The John Meisel Lecture Series in Contemporary Political Controversies 

Established in 2017, The John Meisel Lecture Series celebrates Professor Emeritus John Meisel, one of Canada’s leading and influential political scientists, by providing a forum for addressing controversial major political issues facing scholars, policy-makers, and the public. Each year, the Department of Political Studies invites a mid-career scholar to Queen’s University in Kingston, Ontario to deliver a major public lecture that addresses a timely political controversy, followed by a “town hall” style interactive discussion that is open to both the Queen’s and Kingston community.

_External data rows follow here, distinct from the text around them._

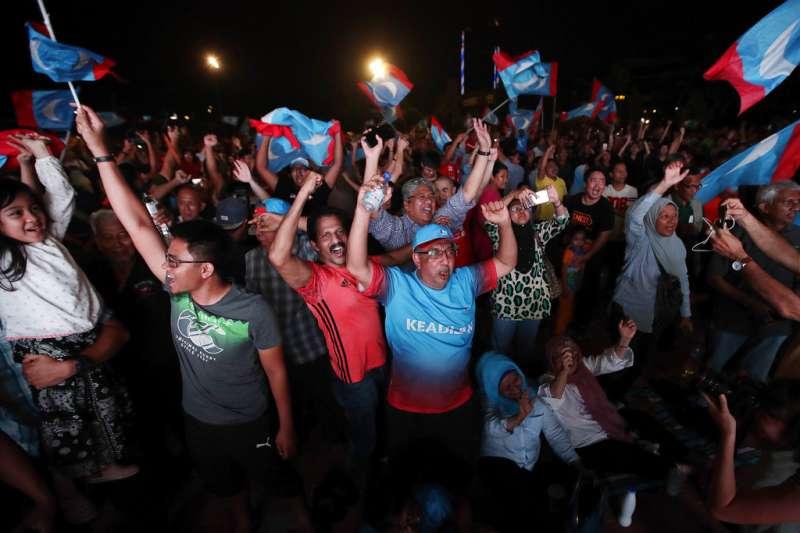 大批希望聯盟的支持者揮舞旗幟慶祝勝選。(美聯社)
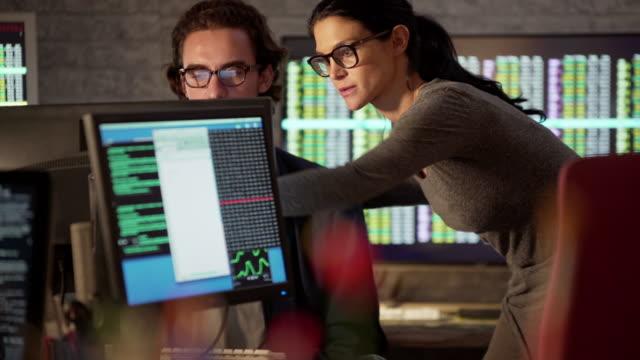 mentoring numerischer daten - börsenhandel finanzberuf stock-videos und b-roll-filmmaterial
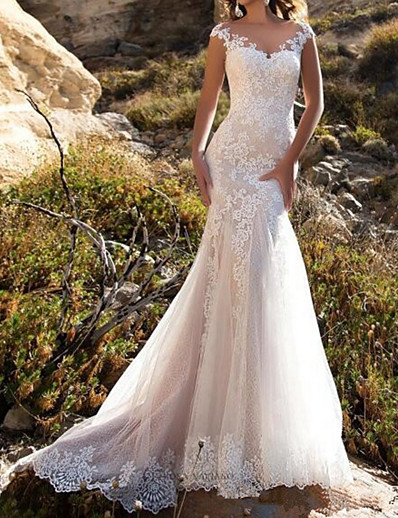 cheap Wedding Dresses-Mermaid / Trumpet V Neck Sweep / Brush Train Lace Cap Sleeve Mordern Illusion Detail Wedding Dresses with Buttons / Lace Insert 2020
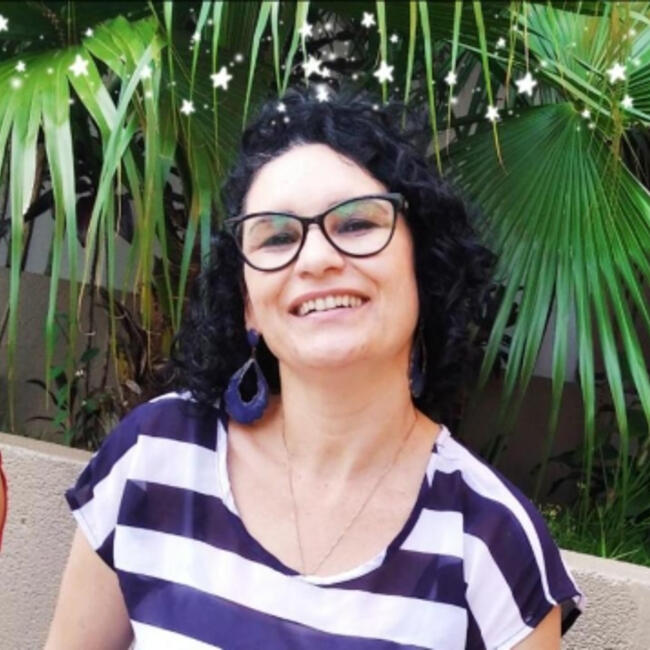 Babysitter in Jundiaí: Neide Dias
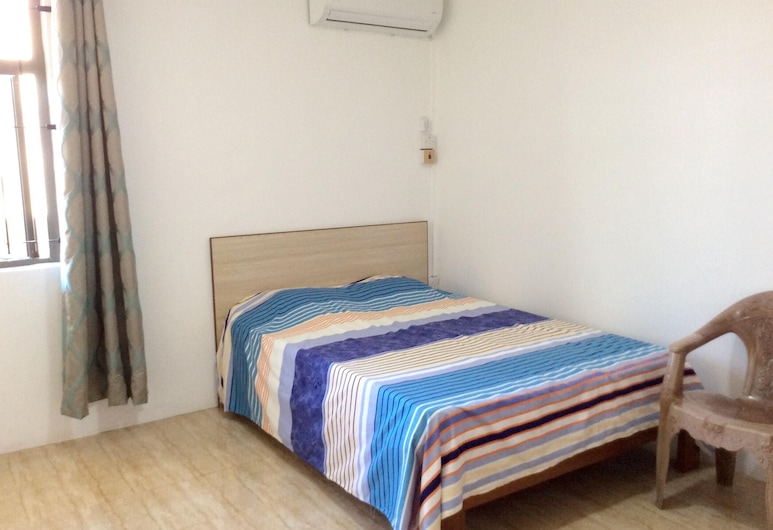 Apartment With 3 Bedrooms in Flic en Flac, With Shared Pool and Balcony - 200 m From the Beach, Flic-en-Flac, Apartment, Room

In 2017, Debra Thompson delivered the inaugural lecture on the topic of “Controversies in the Making: Trump, Race, and Time,” and offered a compelling analysis of the role that race and the politics of time played in the US President Donald Trump’s 2016 election campaign strategy. In 2018, Hayden King delivered the second annual lecture on the topic of "Canada's Oldest Controversy: The Pretense of Reconciliation," in which he argued that attempts at reconciliation are part of an enduring cycle within the traditional Indigenous-state relationship and should be viewed neither as a contemporary phenomenon nor as a challenge to the status quo. In 2019, Alana Cattapan delivered the third annual lecture on the topic of "Excluded and Enraged: On Gender, Anger, and Violence," and interrogated how gendered forms of anger can inform our understanding of historic and contemporary acts of violence against women.